Gran parte de las personas idealiza sus
relaciones y las asume como absolutas. En una era de libertades el amor
absoluto resulta enfermizo, y lo que otro interpreta como amor puede convertirse
con facilidad en ejercicio de sometimiento. Un hombre poco experimentado
difícilmente puede sobrellevar esta confrontación. Pocos logran asimilar lo
volátil del amor contemporáneo, lo efímeros que resultan nuestros sentimientos.

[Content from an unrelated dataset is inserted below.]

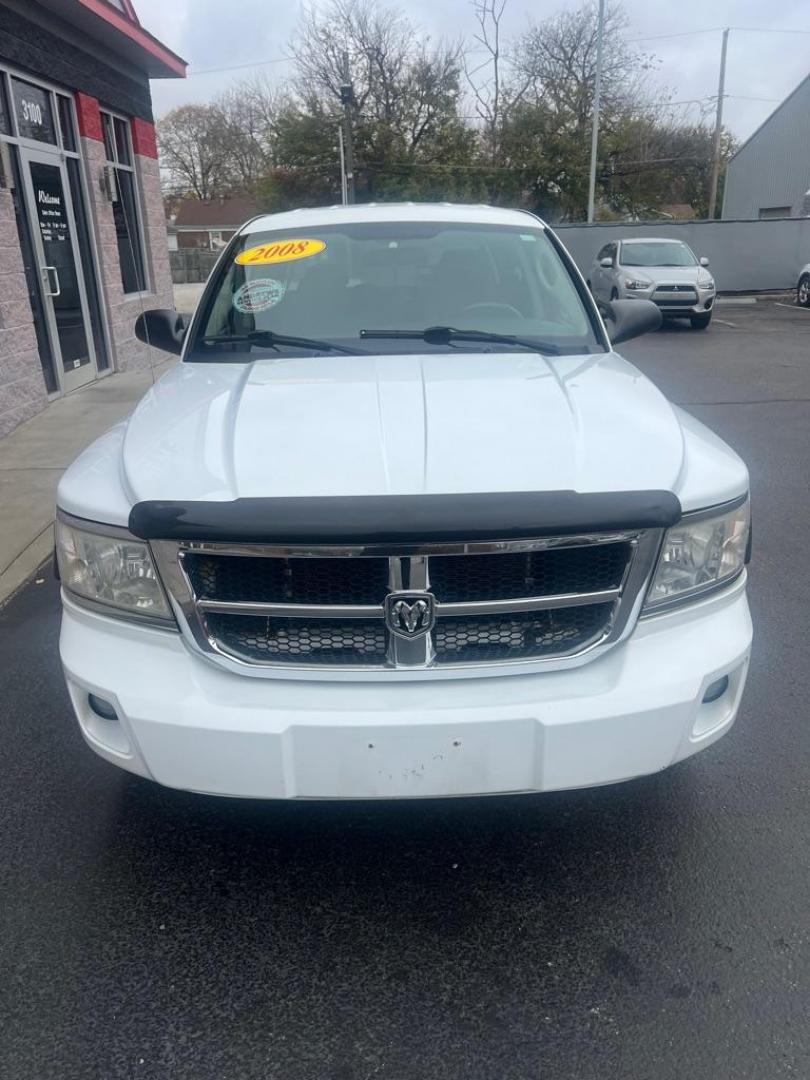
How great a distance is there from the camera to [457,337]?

No podría insinuar, sin embargo, que no existan excepciones. Pero a la larga,
es posible que los hombres merezcan tanta consideración como las mujeres. Las
instituciones que nos definían como individuos válidos dentro de la sociedad se
están desvaneciendo. En los hombres la visión de la virilidad y la familia
hacen parte de su identidad, y no logran crear un imaginario de sí mismos sin
los valores reproductivos o económicos que hoy parecen débiles y devaluados. La
violencia no desaparecerá hasta que no logremos acostumbrarnos a la libertad
ajena. Para entonces otros significantes sobre los individuos dentro de la
sociedad deberán aparecer, algo que remedie la inutilidad de nuestros idilios,
que nos ayude a vivir pero que no sea tan estéril y frío como lo simplemente
económico. Una estética nueva que recree o construya un romanticismo nuevo, y
que no se alimente de nuestra individualidad hecha pedazos.